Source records
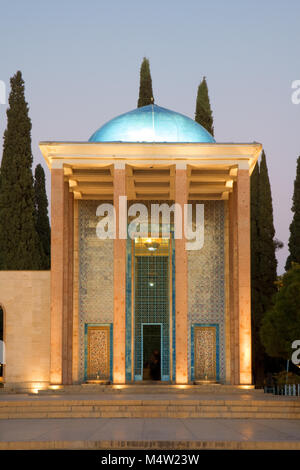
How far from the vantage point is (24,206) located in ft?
95.3

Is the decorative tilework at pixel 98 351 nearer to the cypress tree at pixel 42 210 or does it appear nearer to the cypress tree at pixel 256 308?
the cypress tree at pixel 256 308

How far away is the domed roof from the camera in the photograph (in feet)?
70.1

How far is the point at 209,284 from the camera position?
2269cm

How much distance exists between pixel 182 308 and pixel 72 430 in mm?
7853

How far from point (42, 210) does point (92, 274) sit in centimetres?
1010

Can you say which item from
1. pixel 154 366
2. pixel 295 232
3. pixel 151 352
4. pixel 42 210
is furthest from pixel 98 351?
pixel 42 210

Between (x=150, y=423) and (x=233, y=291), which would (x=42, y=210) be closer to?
(x=233, y=291)

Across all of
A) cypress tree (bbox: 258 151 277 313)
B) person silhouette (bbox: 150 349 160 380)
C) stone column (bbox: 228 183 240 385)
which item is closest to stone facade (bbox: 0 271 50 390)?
person silhouette (bbox: 150 349 160 380)

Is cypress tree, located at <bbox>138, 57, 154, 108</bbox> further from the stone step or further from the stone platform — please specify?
the stone step

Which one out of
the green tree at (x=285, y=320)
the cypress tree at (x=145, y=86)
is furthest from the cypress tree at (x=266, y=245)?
the cypress tree at (x=145, y=86)

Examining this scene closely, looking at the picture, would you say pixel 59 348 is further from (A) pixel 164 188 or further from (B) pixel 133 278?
(A) pixel 164 188

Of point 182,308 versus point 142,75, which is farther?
point 142,75

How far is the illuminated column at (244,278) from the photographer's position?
19.5m
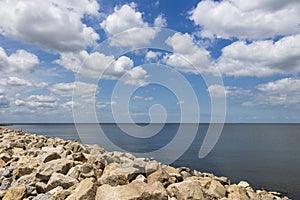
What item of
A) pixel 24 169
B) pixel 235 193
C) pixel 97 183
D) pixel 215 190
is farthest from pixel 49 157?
pixel 235 193

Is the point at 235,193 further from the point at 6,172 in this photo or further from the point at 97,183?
the point at 6,172

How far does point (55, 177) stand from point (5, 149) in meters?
8.05

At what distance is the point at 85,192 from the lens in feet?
21.9

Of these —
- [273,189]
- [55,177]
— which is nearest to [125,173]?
[55,177]

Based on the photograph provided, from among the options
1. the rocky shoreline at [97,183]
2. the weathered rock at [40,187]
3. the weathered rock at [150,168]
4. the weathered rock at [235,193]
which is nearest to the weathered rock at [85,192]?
the rocky shoreline at [97,183]

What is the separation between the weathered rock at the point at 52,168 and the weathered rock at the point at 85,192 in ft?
6.66

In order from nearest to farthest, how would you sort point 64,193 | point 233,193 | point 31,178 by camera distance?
point 64,193, point 31,178, point 233,193

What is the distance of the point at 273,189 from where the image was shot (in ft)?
84.5

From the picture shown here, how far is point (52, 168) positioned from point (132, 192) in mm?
3538

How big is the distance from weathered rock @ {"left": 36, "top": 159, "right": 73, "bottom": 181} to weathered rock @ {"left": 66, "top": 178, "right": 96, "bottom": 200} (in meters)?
2.03

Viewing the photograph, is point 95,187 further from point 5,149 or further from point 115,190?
point 5,149

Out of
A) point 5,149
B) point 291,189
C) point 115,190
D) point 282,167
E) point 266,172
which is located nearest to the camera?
point 115,190

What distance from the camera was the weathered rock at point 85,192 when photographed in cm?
659

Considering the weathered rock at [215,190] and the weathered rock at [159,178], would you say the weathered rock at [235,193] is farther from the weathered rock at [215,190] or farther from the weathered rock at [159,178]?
the weathered rock at [159,178]
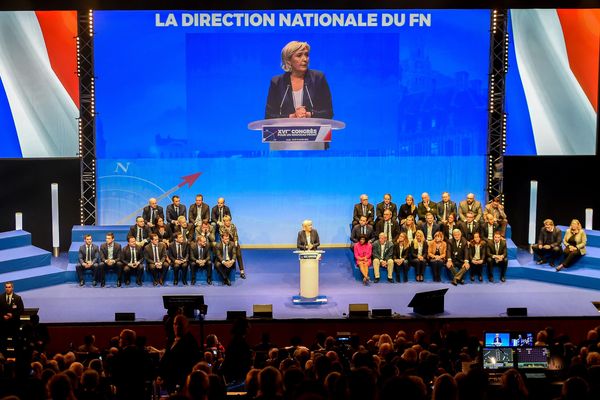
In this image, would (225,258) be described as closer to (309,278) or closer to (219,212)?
(219,212)

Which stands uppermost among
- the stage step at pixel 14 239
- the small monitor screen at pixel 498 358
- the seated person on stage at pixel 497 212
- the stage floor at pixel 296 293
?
the seated person on stage at pixel 497 212

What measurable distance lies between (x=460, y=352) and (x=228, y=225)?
6683 mm

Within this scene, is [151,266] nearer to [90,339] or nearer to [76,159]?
[76,159]

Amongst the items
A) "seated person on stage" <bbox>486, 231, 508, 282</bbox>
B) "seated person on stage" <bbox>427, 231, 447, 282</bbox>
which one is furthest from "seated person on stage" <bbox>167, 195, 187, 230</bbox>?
"seated person on stage" <bbox>486, 231, 508, 282</bbox>

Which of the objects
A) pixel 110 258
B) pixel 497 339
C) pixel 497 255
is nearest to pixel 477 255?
pixel 497 255

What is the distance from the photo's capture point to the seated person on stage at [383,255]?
1429 centimetres

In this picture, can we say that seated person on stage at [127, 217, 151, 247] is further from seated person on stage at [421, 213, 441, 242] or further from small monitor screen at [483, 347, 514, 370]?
small monitor screen at [483, 347, 514, 370]

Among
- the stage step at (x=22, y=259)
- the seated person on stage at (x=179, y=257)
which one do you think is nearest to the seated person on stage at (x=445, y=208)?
the seated person on stage at (x=179, y=257)

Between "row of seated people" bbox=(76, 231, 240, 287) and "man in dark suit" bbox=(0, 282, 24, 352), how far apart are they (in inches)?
97.1

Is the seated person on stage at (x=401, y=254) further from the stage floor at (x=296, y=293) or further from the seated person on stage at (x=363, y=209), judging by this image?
the seated person on stage at (x=363, y=209)

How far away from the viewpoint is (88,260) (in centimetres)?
1423

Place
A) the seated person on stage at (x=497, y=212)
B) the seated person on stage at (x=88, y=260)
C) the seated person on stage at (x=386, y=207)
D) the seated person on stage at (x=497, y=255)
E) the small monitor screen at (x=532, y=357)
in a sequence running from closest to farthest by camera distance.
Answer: the small monitor screen at (x=532, y=357), the seated person on stage at (x=88, y=260), the seated person on stage at (x=497, y=255), the seated person on stage at (x=497, y=212), the seated person on stage at (x=386, y=207)

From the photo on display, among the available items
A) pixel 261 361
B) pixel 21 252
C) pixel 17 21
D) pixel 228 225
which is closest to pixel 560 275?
pixel 228 225

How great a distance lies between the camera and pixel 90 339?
8938mm
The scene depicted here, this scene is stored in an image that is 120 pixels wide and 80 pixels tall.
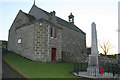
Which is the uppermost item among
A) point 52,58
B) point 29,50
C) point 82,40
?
point 82,40

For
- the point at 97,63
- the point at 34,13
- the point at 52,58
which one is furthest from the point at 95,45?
the point at 34,13

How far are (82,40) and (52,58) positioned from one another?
18.9m

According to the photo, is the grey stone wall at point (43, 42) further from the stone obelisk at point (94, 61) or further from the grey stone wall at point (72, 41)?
the grey stone wall at point (72, 41)

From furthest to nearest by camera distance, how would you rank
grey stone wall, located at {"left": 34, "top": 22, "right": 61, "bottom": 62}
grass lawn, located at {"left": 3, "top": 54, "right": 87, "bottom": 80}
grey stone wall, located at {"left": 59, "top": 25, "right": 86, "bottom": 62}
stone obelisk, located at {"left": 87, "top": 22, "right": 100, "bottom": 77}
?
grey stone wall, located at {"left": 59, "top": 25, "right": 86, "bottom": 62} < grey stone wall, located at {"left": 34, "top": 22, "right": 61, "bottom": 62} < stone obelisk, located at {"left": 87, "top": 22, "right": 100, "bottom": 77} < grass lawn, located at {"left": 3, "top": 54, "right": 87, "bottom": 80}

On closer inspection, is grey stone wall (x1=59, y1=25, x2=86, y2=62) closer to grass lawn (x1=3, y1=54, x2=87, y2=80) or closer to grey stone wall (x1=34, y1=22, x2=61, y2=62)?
grey stone wall (x1=34, y1=22, x2=61, y2=62)

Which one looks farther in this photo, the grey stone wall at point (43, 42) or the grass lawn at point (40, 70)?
the grey stone wall at point (43, 42)

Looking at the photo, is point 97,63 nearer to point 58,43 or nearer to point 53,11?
point 58,43

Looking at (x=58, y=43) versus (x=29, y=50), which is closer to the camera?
(x=29, y=50)

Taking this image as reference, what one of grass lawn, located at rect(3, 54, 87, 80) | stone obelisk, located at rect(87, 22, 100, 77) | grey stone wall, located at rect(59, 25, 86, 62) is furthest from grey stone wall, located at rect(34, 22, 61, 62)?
grey stone wall, located at rect(59, 25, 86, 62)

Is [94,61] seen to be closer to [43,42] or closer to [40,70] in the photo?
[40,70]

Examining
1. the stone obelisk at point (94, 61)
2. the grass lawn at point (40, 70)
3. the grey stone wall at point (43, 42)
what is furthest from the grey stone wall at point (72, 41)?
the stone obelisk at point (94, 61)

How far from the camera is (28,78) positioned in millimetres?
6969

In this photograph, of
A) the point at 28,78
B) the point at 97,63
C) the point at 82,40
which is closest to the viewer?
the point at 28,78

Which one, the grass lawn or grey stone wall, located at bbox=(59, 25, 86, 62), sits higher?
grey stone wall, located at bbox=(59, 25, 86, 62)
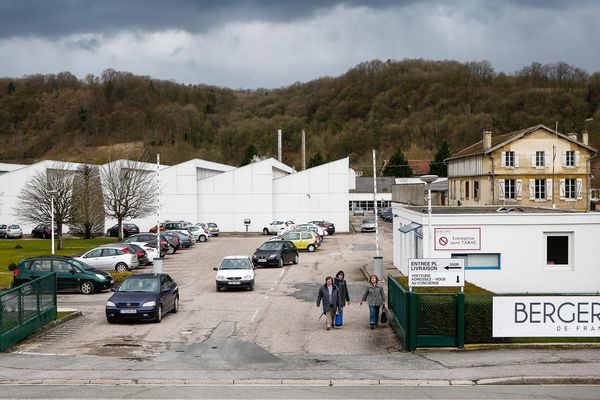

### [EXERCISE AIM]
Which lines in the rows contain the string "rect"? Show every one of them, treating uppercase and lowercase as different.

### [SOLUTION TO THIS PROBLEM]
Taking this image as reference, what one of grass lawn, located at rect(3, 54, 87, 80) | stone obelisk, located at rect(87, 22, 100, 77) | grey stone wall, located at rect(59, 25, 86, 62) is furthest from grey stone wall, located at rect(34, 22, 61, 62)?
grey stone wall, located at rect(59, 25, 86, 62)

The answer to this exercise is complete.